● **Directions**:
Rewrite the entries below as a numbered list, omitting any blank lines.

(Beginning of Excerpted records)

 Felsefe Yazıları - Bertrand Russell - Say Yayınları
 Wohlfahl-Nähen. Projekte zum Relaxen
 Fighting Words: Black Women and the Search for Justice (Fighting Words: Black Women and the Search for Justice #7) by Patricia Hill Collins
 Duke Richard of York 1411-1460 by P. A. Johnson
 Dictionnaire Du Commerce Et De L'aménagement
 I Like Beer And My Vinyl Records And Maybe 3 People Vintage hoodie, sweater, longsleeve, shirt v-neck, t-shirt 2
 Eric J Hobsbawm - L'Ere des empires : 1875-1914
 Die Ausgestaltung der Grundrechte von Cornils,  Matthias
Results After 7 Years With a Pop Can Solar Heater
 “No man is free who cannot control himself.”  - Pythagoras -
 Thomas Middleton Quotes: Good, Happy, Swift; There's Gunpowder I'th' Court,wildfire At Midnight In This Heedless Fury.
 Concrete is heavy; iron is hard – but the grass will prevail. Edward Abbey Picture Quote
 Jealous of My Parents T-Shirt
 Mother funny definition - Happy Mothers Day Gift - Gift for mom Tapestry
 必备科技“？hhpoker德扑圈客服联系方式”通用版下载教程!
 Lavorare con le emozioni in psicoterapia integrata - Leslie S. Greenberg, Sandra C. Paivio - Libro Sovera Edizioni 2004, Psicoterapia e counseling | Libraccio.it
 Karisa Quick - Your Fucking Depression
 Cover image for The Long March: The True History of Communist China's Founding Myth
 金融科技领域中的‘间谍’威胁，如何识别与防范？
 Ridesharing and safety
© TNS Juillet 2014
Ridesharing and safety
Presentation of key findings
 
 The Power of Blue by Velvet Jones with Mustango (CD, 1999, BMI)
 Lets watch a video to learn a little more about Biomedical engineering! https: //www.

(End of Excerpted records)

● **Answer space**:
1.  Felsefe Yazıları - Bertrand Russell - Say Yayınları
2.  Wohlfahl-Nähen. Projekte zum Relaxen
3.  Fighting Words: Black Women and the Search for Justice (Fighting Words: Black Women and the Search for Justice #7) by Patricia Hill Collins
4.  Duke Richard of York 1411-1460 by P. A. Johnson
5.  Dictionnaire Du Commerce Et De L'aménagement
6.  I Like Beer And My Vinyl Records And Maybe 3 People Vintage hoodie, sweater, longsleeve, shirt v-neck, t-shirt 2
7.  Eric J Hobsbawm - L'Ere des empires : 1875-1914
8.  Die Ausgestaltung der Grundrechte von Cornils,  Matthias
9. Results After 7 Years With a Pop Can Solar Heater
10.  “No man is free who cannot control himself.”  - Pythagoras -
11.  Thomas Middleton Quotes: Good, Happy, Swift; There's Gunpowder I'th' Court,wildfire At Midnight In This Heedless Fury.
12.  Concrete is heavy; iron is hard – but the grass will prevail. Edward Abbey Picture Quote
13.  Jealous of My Parents T-Shirt
14.  Mother funny definition - Happy Mothers Day Gift - Gift for mom Tapestry
15.  必备科技“？hhpoker德扑圈客服联系方式”通用版下载教程!
16.  Lavorare con le emozioni in psicoterapia integrata - Leslie S. Greenberg, Sandra C. Paivio - Libro Sovera Edizioni 2004, Psicoterapia e counseling | Libraccio.it
17.  Karisa Quick - Your Fucking Depression
18.  Cover image for The Long March: The True History of Communist China's Founding Myth
19.  金融科技领域中的‘间谍’威胁，如何识别与防范？
20.  Ridesharing and safety
21. © TNS Juillet 2014
22. Ridesharing and safety
23. Presentation of key findings
24.  The Power of Blue by Velvet Jones with Mustango (CD, 1999, BMI)
25.  Lets watch a video to learn a little more about Biomedical engineering! https: //www.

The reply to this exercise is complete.